Um ano após entrar em vigor a alteração ao Regime Jurídico dos Instrumentos de Gestão Territorial (RJIGT), que permite reclassificar solos rústicos em urbanos por deliberação municipal, os benefícios para habitação aparecem limitados. Pedidos têm-se dirigido maioritariamente a atividades económicas.
O decreto-lei 117/2024, de 30 de dezembro, passou a simplificar os licenciamentos no âmbito do urbanismo, ordenamento do território e indústria. A alteração entrou em vigor a 31 de dezembro de 2024, resultando de um entendimento entre PSD e PS no parlamento.
Para já, não existem números oficiais sobre reclassificações, mas a Associação Portuguesa de Urbanistas (APU) indica, numa primeira análise, que até setembro de 2025 foram poucos os casos no país. Um total de 16 reclassificações registadas pela organização.
As reclassificações concluídas surgem em municípios de média dimensão, incluindo Albergaria-a-Velha, Castelo de Paiva, Santa Maria da Feira, Arganil, Coimbra, Figueira da Foz, Tábua, Albufeira, Olhão, Amarante, Mação, Alcochete e Paredes de Coura. A maioria ocorreu fora das áreas metropolitanas de Lisboa e do Porto.
Segundo Manuel Miranda, presidente da APU, cerca de 75% dos pedidos visaram atividades económicas, com apenas alguns dedicados à habitação, nomeadamente em Albufeira, Tábua e Paredes de Coura. O urbanista adianta que a associação vai preparar um estudo com dois anos completos da aplicação do regime.

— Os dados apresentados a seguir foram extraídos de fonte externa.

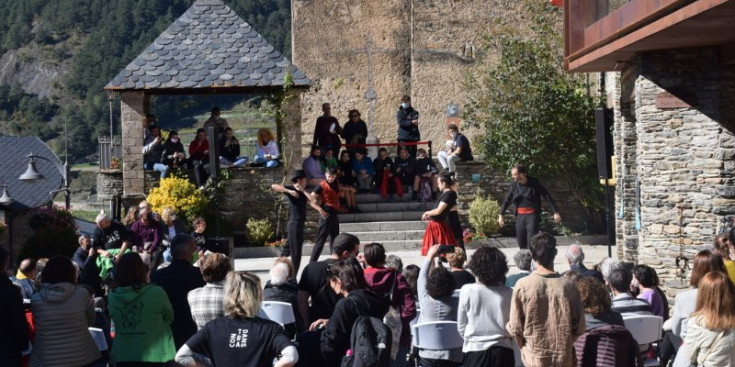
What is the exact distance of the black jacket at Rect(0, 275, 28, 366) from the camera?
24.7 ft

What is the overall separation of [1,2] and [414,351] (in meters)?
95.8

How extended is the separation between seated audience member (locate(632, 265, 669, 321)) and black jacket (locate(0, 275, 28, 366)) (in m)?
4.60

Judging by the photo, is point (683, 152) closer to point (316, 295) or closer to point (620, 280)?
point (620, 280)

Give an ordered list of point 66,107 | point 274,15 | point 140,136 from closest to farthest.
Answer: point 140,136, point 274,15, point 66,107

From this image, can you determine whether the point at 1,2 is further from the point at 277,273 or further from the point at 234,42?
the point at 277,273

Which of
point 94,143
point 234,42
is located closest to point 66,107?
point 94,143

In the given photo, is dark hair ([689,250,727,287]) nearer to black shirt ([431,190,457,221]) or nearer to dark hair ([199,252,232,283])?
dark hair ([199,252,232,283])

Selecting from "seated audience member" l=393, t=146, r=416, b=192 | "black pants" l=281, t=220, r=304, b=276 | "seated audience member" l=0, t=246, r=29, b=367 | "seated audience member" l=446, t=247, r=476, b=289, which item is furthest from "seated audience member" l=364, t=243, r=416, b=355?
"seated audience member" l=393, t=146, r=416, b=192

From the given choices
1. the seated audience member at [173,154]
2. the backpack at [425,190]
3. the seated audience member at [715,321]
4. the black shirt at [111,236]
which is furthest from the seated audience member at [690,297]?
the seated audience member at [173,154]

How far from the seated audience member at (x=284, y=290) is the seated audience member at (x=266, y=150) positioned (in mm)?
11715

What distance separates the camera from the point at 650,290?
8812 millimetres

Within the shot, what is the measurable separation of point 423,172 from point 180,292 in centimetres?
1312

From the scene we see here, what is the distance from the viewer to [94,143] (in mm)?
71438

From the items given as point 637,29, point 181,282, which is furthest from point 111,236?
point 637,29
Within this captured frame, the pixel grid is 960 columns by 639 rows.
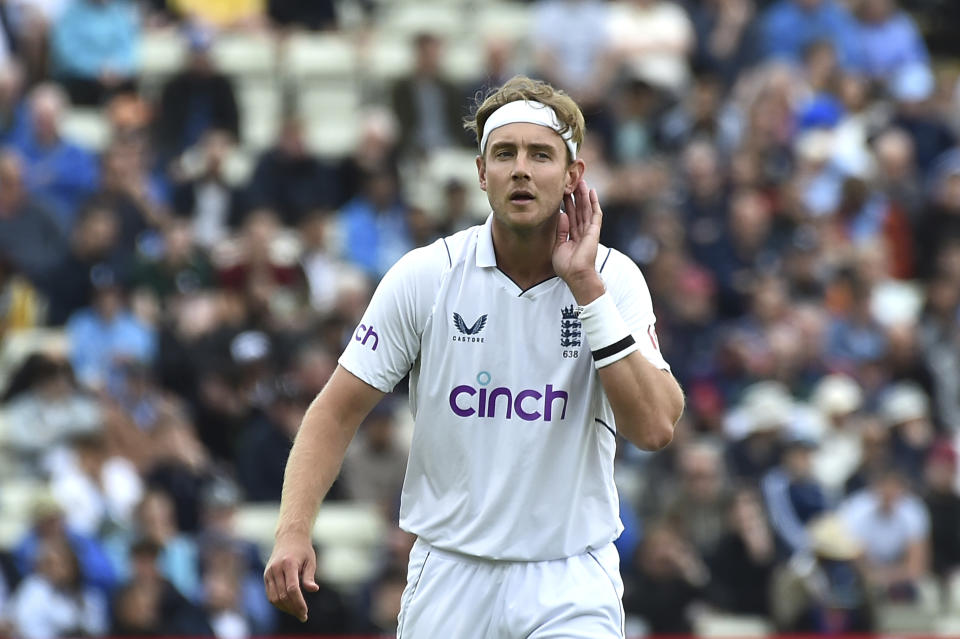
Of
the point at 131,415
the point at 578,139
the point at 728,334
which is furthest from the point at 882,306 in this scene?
the point at 578,139

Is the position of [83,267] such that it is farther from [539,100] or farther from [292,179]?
[539,100]

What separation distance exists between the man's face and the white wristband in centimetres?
34

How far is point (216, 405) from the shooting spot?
44.2ft

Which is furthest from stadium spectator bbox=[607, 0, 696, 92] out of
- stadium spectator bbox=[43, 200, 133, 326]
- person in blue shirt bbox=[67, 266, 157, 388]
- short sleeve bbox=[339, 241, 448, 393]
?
short sleeve bbox=[339, 241, 448, 393]

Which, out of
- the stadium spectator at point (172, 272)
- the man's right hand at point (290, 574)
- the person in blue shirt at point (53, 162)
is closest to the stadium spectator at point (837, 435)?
the stadium spectator at point (172, 272)

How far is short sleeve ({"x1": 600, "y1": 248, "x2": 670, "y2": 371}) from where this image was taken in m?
5.75

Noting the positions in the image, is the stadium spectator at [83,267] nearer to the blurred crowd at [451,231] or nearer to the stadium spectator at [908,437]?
the blurred crowd at [451,231]

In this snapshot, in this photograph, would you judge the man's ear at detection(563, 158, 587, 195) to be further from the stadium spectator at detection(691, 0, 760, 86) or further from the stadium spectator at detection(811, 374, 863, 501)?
the stadium spectator at detection(691, 0, 760, 86)

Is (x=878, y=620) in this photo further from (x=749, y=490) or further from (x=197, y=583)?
(x=197, y=583)

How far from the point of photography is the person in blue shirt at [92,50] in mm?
16625

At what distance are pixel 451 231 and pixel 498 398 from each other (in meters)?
9.45

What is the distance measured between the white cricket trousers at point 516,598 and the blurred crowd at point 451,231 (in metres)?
6.06

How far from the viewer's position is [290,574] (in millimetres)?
5445

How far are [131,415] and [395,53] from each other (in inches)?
234
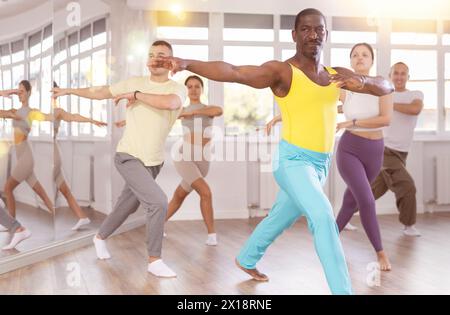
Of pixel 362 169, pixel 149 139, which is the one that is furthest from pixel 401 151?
pixel 149 139

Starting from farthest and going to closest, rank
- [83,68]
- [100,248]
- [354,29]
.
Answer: [354,29] → [83,68] → [100,248]

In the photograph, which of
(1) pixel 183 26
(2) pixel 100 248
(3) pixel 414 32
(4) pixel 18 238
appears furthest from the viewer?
(3) pixel 414 32

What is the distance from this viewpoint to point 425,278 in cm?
335

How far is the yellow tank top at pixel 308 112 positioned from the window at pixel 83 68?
2222mm

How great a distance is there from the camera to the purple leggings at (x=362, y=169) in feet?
11.5

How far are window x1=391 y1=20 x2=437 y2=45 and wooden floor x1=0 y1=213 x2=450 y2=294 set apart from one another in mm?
2654

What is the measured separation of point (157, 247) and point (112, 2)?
109 inches

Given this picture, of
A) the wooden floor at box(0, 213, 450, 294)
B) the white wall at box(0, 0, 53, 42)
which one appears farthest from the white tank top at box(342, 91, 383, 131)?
the white wall at box(0, 0, 53, 42)

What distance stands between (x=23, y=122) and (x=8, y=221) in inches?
25.5

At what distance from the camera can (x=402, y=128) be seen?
504cm

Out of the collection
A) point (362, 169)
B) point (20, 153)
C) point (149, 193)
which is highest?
point (20, 153)

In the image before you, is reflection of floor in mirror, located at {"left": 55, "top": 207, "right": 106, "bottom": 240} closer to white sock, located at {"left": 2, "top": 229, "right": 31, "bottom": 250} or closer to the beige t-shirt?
white sock, located at {"left": 2, "top": 229, "right": 31, "bottom": 250}

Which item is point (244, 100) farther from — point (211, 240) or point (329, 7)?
point (211, 240)
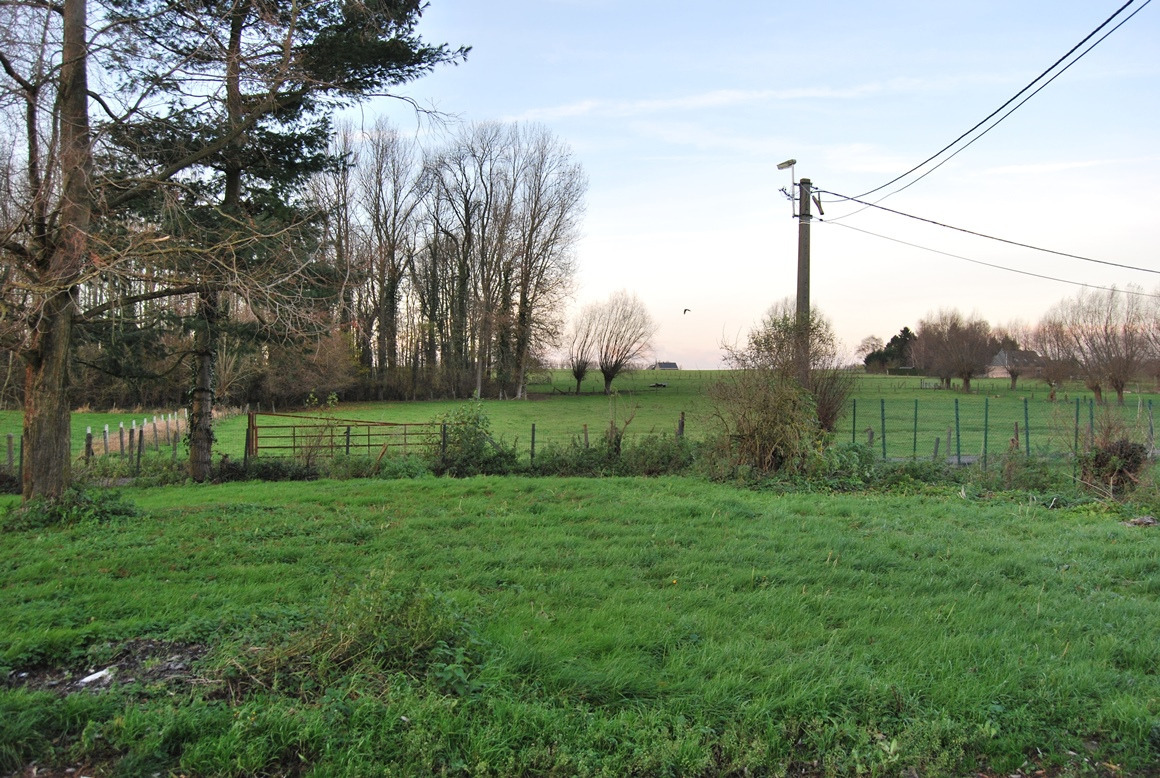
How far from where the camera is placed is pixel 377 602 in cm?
402

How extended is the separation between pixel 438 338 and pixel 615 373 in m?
15.1

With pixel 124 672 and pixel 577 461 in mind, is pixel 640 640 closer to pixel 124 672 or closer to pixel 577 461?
pixel 124 672

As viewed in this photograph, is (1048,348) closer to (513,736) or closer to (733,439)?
(733,439)

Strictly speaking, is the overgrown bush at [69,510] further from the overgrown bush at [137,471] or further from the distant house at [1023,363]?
the distant house at [1023,363]

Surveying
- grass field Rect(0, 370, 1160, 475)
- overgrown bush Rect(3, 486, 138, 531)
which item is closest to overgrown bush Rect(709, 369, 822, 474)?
grass field Rect(0, 370, 1160, 475)

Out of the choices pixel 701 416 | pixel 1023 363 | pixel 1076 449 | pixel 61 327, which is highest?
pixel 1023 363

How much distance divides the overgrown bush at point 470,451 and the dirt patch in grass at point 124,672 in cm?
1072

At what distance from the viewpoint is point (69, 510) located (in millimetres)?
8109

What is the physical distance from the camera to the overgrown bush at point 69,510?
25.7 ft

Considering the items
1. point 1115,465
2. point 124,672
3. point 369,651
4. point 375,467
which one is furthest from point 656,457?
point 124,672

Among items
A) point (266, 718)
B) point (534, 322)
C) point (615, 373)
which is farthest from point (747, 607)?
point (615, 373)

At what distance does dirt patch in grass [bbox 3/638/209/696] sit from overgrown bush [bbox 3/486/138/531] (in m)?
4.86

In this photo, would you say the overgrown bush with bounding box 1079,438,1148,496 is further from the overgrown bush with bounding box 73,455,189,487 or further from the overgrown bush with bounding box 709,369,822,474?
Answer: the overgrown bush with bounding box 73,455,189,487

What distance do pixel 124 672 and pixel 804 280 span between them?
44.5 feet
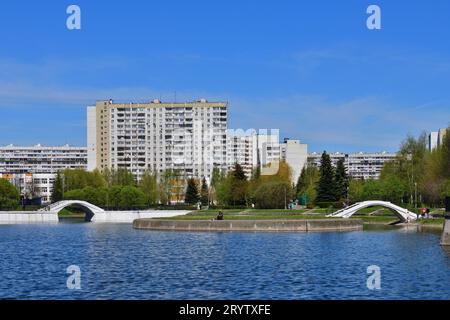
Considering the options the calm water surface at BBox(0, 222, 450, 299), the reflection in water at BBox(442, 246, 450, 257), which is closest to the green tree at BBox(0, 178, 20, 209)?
the calm water surface at BBox(0, 222, 450, 299)

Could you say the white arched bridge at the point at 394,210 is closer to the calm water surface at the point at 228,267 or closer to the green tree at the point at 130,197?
the calm water surface at the point at 228,267

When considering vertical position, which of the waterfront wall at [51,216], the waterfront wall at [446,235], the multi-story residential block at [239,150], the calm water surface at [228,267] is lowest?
the calm water surface at [228,267]

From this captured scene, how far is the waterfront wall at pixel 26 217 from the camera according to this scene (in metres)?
112

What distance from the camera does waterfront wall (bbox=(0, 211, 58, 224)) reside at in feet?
366

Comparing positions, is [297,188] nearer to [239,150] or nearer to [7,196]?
[7,196]

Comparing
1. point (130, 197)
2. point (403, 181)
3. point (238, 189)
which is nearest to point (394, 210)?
point (403, 181)

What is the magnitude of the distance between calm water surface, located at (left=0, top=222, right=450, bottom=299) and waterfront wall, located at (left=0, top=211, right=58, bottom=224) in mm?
44471

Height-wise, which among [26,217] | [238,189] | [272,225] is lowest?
[272,225]

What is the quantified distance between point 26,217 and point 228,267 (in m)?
74.8

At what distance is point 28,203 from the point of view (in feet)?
489

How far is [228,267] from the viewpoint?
4275 cm

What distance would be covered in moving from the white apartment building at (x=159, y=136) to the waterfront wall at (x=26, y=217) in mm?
71532

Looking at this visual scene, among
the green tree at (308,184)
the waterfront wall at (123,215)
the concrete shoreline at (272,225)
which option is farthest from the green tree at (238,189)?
the concrete shoreline at (272,225)
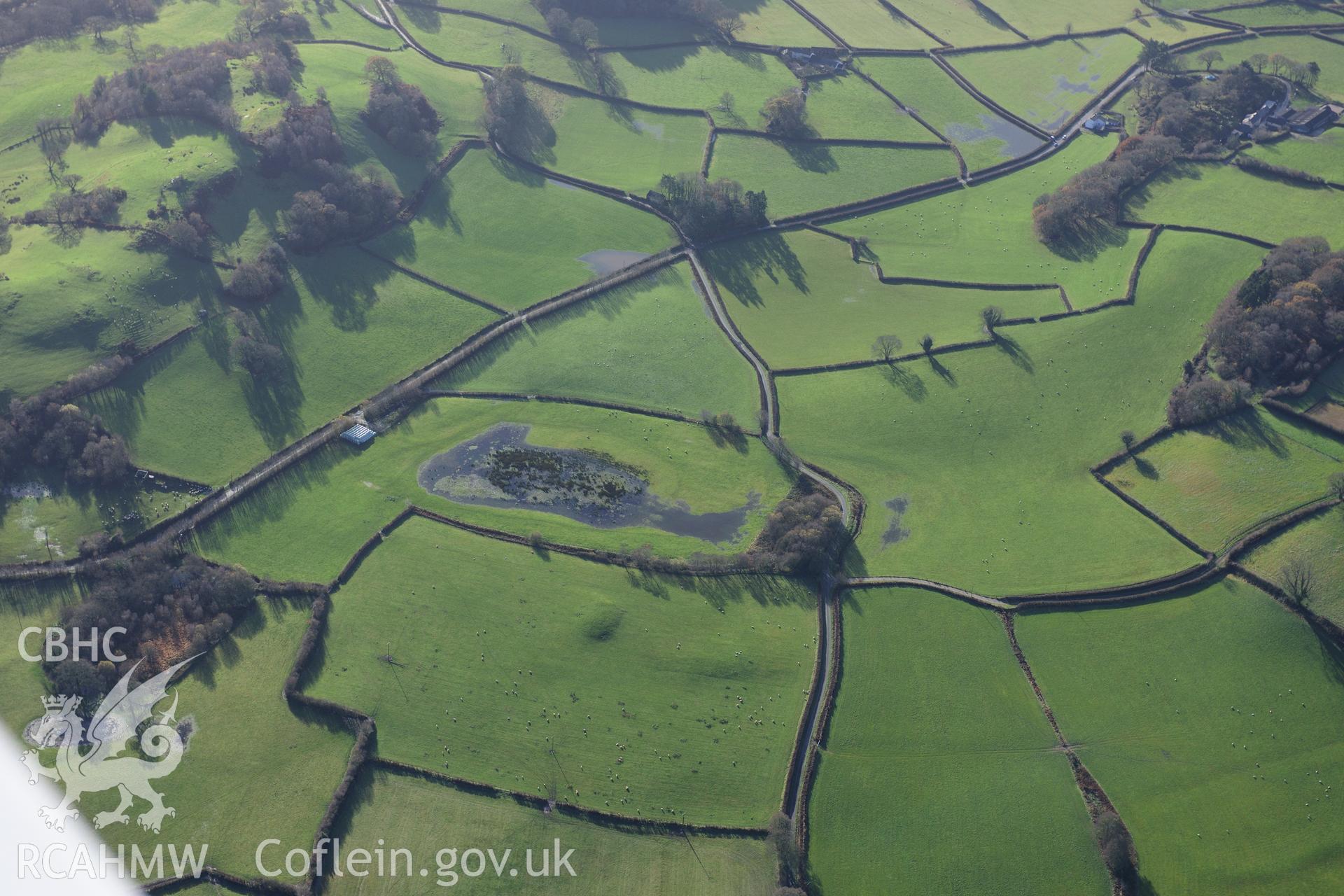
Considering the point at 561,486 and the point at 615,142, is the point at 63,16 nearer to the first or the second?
the point at 615,142

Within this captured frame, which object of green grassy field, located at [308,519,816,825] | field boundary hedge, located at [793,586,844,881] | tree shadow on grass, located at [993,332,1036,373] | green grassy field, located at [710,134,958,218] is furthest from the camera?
green grassy field, located at [710,134,958,218]

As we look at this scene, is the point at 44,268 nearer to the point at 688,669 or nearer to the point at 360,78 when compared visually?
the point at 360,78

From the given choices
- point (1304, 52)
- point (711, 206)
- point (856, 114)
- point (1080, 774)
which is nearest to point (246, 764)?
point (1080, 774)

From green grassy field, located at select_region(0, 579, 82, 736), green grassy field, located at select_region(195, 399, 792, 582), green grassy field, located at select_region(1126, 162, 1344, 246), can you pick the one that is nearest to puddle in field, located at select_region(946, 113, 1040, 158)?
green grassy field, located at select_region(1126, 162, 1344, 246)

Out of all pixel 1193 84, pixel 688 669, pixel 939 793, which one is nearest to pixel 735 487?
pixel 688 669

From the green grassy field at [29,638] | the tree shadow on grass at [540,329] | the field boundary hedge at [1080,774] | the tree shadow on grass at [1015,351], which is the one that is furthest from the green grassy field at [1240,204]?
the green grassy field at [29,638]

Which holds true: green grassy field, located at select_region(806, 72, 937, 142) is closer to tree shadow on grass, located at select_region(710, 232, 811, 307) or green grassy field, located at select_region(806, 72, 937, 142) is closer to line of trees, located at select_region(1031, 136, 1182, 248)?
line of trees, located at select_region(1031, 136, 1182, 248)
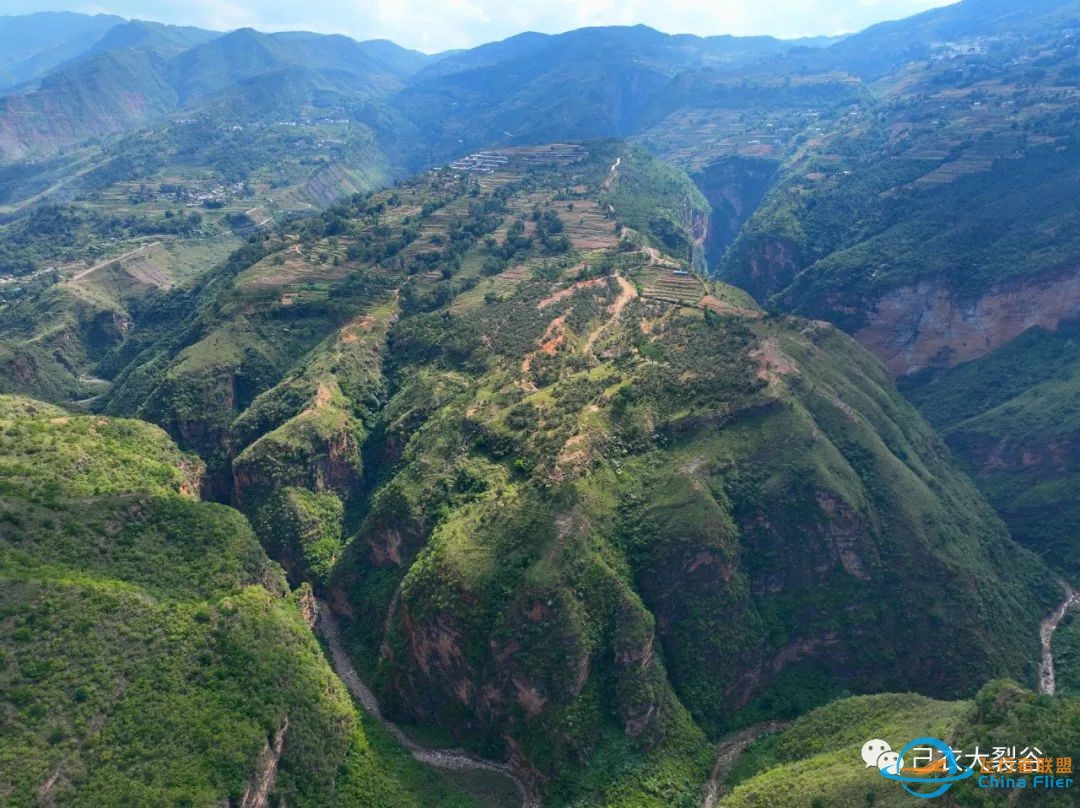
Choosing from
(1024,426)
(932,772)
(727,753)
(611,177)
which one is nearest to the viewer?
(932,772)

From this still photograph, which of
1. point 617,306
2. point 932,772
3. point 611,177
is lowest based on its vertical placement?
point 932,772

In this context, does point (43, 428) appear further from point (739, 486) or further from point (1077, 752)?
point (1077, 752)

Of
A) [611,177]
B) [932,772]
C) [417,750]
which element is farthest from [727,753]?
[611,177]

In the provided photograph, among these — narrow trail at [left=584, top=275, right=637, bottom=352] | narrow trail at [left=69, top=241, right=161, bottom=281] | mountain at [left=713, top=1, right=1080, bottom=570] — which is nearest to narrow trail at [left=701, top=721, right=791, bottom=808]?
mountain at [left=713, top=1, right=1080, bottom=570]

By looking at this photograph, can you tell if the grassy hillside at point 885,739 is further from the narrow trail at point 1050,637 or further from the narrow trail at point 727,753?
the narrow trail at point 1050,637

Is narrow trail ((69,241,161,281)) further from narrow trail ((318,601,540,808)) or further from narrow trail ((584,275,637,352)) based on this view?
narrow trail ((318,601,540,808))

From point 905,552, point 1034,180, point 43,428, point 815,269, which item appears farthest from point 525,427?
point 1034,180

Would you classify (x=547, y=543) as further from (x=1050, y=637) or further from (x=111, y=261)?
(x=111, y=261)
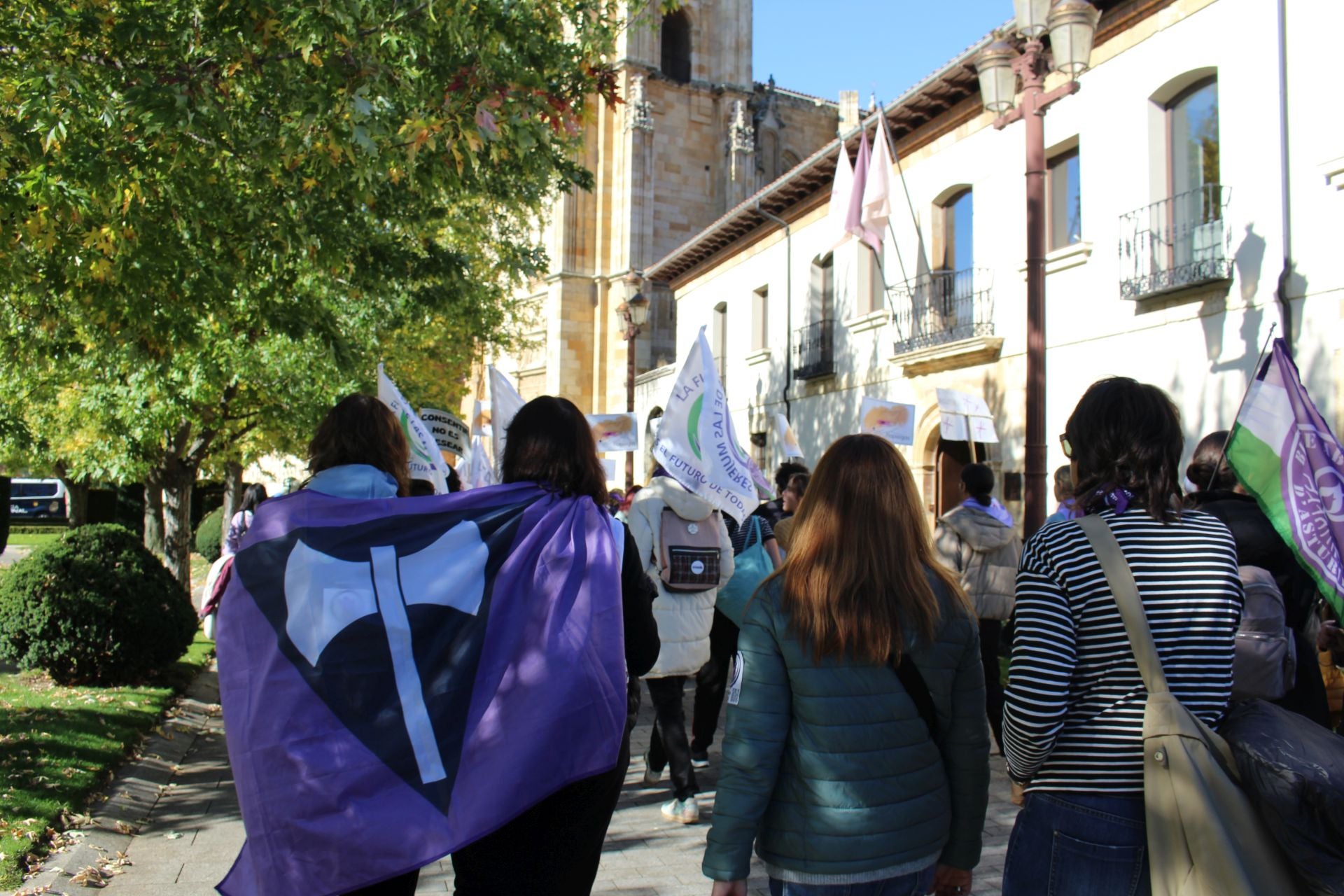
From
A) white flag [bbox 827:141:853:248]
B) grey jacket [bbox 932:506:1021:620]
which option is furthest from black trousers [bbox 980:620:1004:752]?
white flag [bbox 827:141:853:248]

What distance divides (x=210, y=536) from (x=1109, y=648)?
28459 mm

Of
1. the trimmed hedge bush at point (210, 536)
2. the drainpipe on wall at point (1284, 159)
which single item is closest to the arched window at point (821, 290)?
the drainpipe on wall at point (1284, 159)

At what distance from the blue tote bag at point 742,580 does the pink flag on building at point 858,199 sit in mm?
10076

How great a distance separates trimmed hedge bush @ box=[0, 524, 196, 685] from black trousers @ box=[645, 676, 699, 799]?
5.06 m

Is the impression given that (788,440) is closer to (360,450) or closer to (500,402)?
(500,402)

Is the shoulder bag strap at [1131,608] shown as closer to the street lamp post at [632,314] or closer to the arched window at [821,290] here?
the street lamp post at [632,314]

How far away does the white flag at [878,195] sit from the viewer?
48.2 feet

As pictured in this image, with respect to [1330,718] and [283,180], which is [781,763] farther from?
[283,180]

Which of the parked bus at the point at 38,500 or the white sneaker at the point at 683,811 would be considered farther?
the parked bus at the point at 38,500

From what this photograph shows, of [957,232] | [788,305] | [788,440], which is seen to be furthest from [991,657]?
[788,305]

Miranda reconhece que não houve aceleração brusca da dinâmica, mas aponta dúvidas sobre a legitimidade jurídica destes mecanismos, o que levou a prudência nos Municípios. O férreo receio pode ter também sido influenciado por eleições autárquicas, diz o responsável.
A pesquisa aponta que as reclassificações económicas são limitadas por projetos visíveis e pelo debate público sobre a utilidade do regime na redução do preço da habitação. O presidente da APU considera que, se o ritmo continuar, o regime poderá revelar pouca utilidade, ou até desordenar setores ao permitir instalações avulsas.
O parlamento exigiu uma avaliação da aplicação do novo regime, vigente por quatro anos. A APU ressalva que, se a tendência se mantiver, poderá concluir pela baixa efetividade do instrumento, ainda que mantenha potenciais impactos negativos em termos de ordenação.
O regime especial determina que pelo menos 700 a 1.000 metros quadrados da área de construção acima do solo sejam dedicados a habitação pública ou de custo controlado, assegurando infraestruturas gerais. O critério territorial exige contiguidade com o solo urbano para consolidar a urbanização.